▶ [What is needed] In the earnings call excerpt below, which region does Ronald E. Konezny say has been softer for Digi than they would have liked?
BEGIN Extract provided
Scott Wallace Searle:
Ron, I was hoping you could provide a little bit of color maybe geographically and by some of the vertical end markets. I know you had a big win with -- I think it was NYC DOT. But where is the activity? Where are you seeing the demand and the pull-through in the pipeline building right now?
Ronald E. Konezny:
Yes, it's a really good question. One of the hallmarks of Digi is we have tremendous diversity across different industries. And that diversity has really helped us through good times and challenging ones. For example, right now, as you can imagine, that renewable market isn't as strong as it had been traditionally. And so we're not seeing maybe as much demand there as we've had in previous periods. But we've seen really good demand in the utility segment in water. Mass transit has come back as well as -- we talked about earlier, it's been good business in both the Edge as well as in data center environments, and AI has been a nice boost there as well. So those positives right now are outweighing the challenges. And North America, I think, is gaining more prominence as compared to the other geos. APAC, in particular, I think, has been softer for us than maybe we would have liked, but more than offset by some strength in North America. Europe is going to be a bit of a wildcard here as they're working through a lot of things on that side, and we remain optimistic, but there may be some bumps along the way in Europe.
END Extract provided
BEGIN Provided data
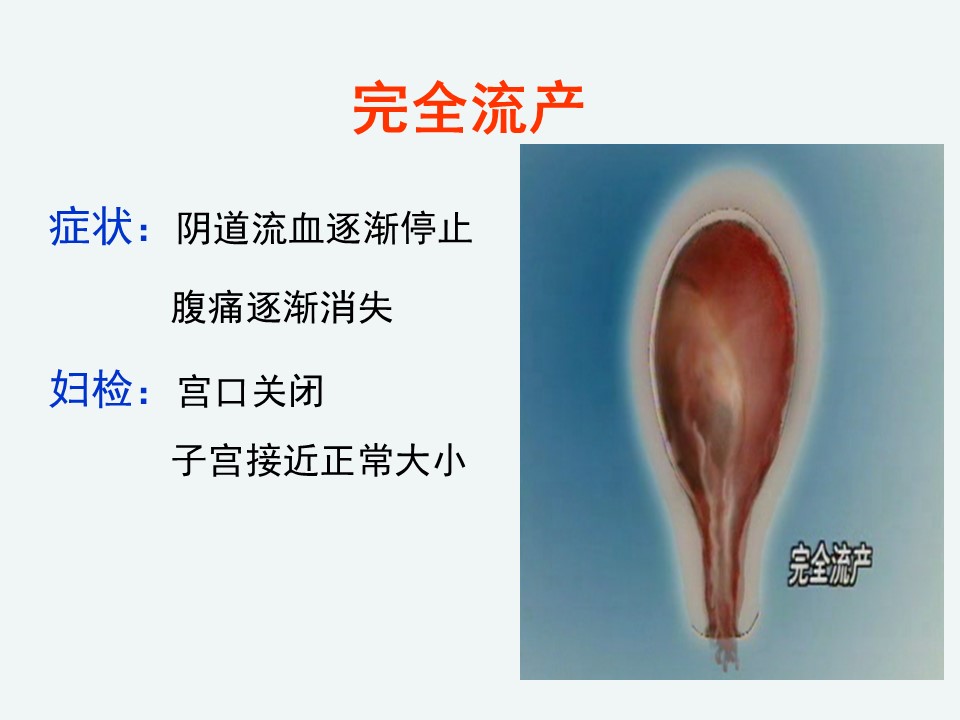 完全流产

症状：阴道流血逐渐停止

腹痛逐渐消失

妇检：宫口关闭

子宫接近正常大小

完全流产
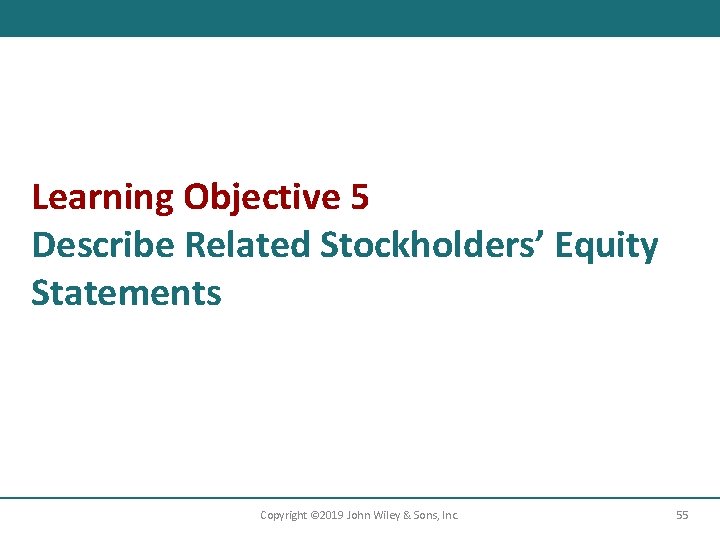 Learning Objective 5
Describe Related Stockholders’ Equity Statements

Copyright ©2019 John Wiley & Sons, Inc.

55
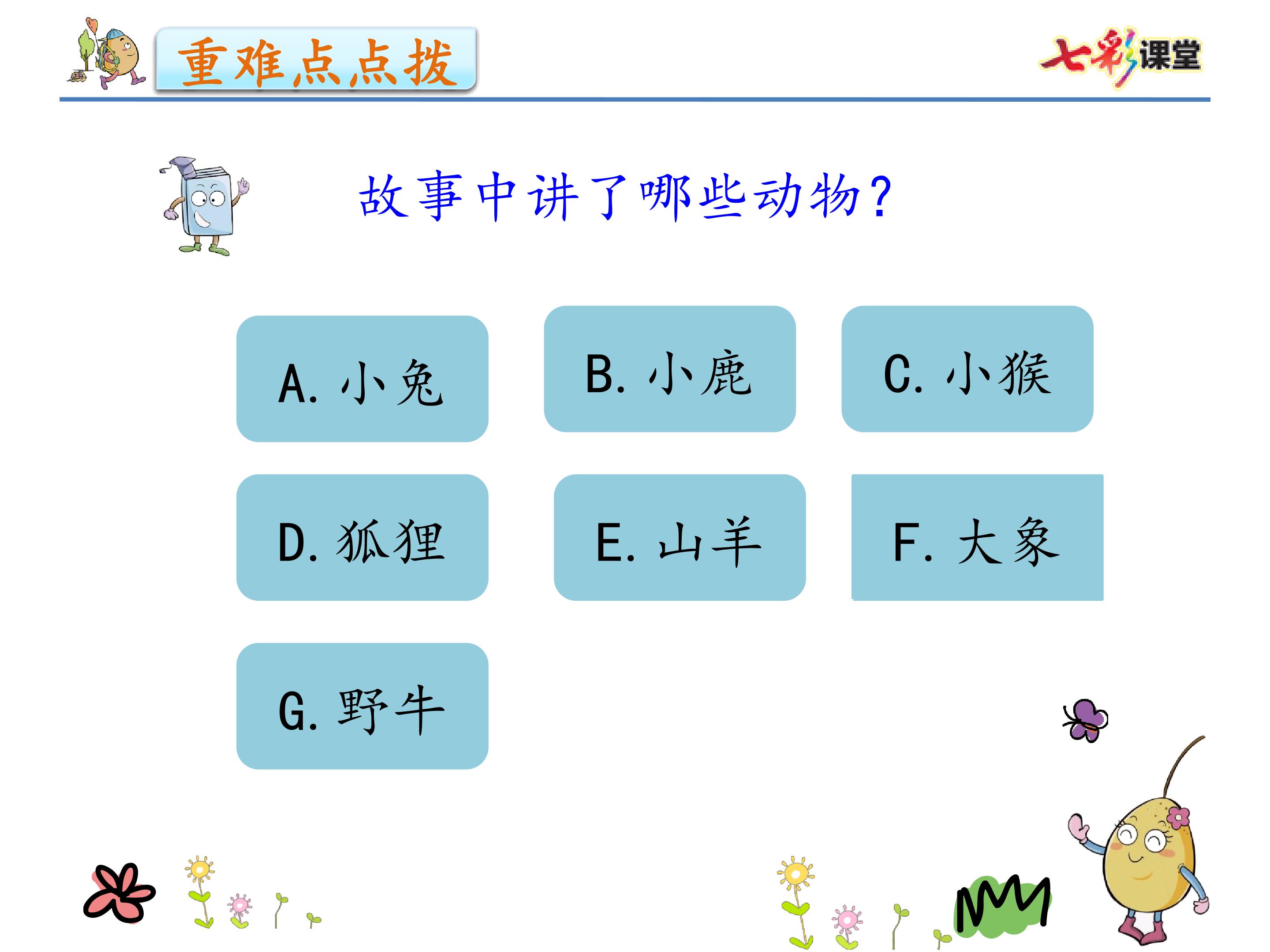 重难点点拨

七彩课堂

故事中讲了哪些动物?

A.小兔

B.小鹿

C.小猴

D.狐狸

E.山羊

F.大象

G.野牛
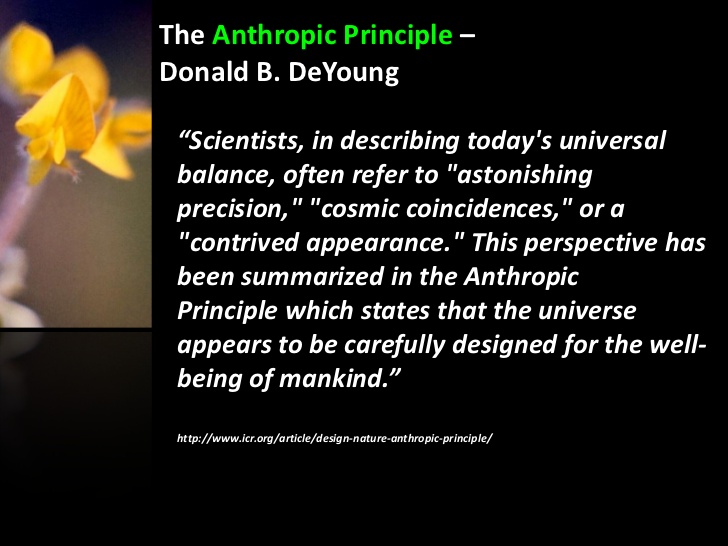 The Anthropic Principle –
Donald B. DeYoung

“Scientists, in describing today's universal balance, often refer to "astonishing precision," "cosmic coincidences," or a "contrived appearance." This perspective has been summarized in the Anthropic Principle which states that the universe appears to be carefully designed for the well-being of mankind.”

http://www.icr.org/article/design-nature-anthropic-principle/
END Provided data
▶ [Result of this task] APAC